### PROBLEMS TO WORK ON
A) Answer these questions from the food marketing text:
(i) What was the average per-pound price of Honeycrisp apples in the last quarter of 2009?
(ii) Which five things does Lempert say catering to consumers is all about these days?
(iii) At what point must the marketing plan be in place?
B) In the food marketing text, what does the sentence beginning "Consumers want lower prices" list as the things consumers want? Give every one.
C) Reproduce the food marketing text word for word between "His advice to" and "sales, he said.", inclusive.

### PAGE TEXT
····················

Young people are being educated about food through new media like smart phone and iPad applications that, besides offering service to shoppers, provide food video games. There are kid-oriented recipes on YouTube. The aging Baby Boomers are looking closely at food as well.
Consumers want more information about food, including recipes, Lempert said. “They are bored with their foods and looking for new things to buy. These days, catering to consumers is all about health, indulgence, ethnic anything, technology, and value.”
Consumers want lower prices, local foods, more variety, freshness, and excellent service, he said. Consumers are selfish—“it’s all about me”—they have zero tolerance for error, and want quality and service at a good price.
Food shows are returning to substance. “Cute and cleavage is out,” he said. “Julia Child would be proud.”
Lutz is optimistic about apples, but said marketers need to stay on their toes.
While consumers want value, they’re not averse to paying more for something they really like. In the last quarter of 2009, Honeycrisp apples sold for an average $1.99 a pound while other apples averaged $1.34.
“Apples have become one of the most complex categories in the produce department,” he said. There are many more varieties now and many kinds of packages, all looking for shelf space.
His advice to marketers:
Have solid information as you enter the apple marketing season. Sales in the fourth quarter of the year are critical, and sales lost then are not recovered. That lesson was learned two years ago when the crop size was underestimated and prices were too high early—just as the recession was hitting.
The marketing plan has to be in place at harvest, and supplies of substitute fruits need to be considered. Price should be established early, and price consistency helps retailers so they can promote apples properly. Chain promotions drive sales, he said.

····················

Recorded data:
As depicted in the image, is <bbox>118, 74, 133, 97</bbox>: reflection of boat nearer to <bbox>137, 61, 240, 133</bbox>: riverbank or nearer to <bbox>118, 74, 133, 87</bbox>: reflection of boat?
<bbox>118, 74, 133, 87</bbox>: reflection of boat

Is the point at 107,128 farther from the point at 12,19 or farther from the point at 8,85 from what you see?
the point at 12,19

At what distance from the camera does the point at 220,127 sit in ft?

····················

### SOLUTION SET
A)
(i) $1.99 a pound
(ii) Health, indulgence, ethnic anything, technology, and value
(iii) At harvest

B) Lower prices, local foods, more variety, freshness, and excellent service

C)
His advice to marketers:
Have solid information as you enter the apple marketing season. Sales in the fourth quarter of the year are critical, and sales lost then are not recovered. That lesson was learned two years ago when the crop size was underestimated and prices were too high early—just as the recession was hitting.
The marketing plan has to be in place at harvest, and supplies of substitute fruits need to be considered. Price should be established early, and price consistency helps retailers so they can promote apples properly. Chain promotions drive sales, he said.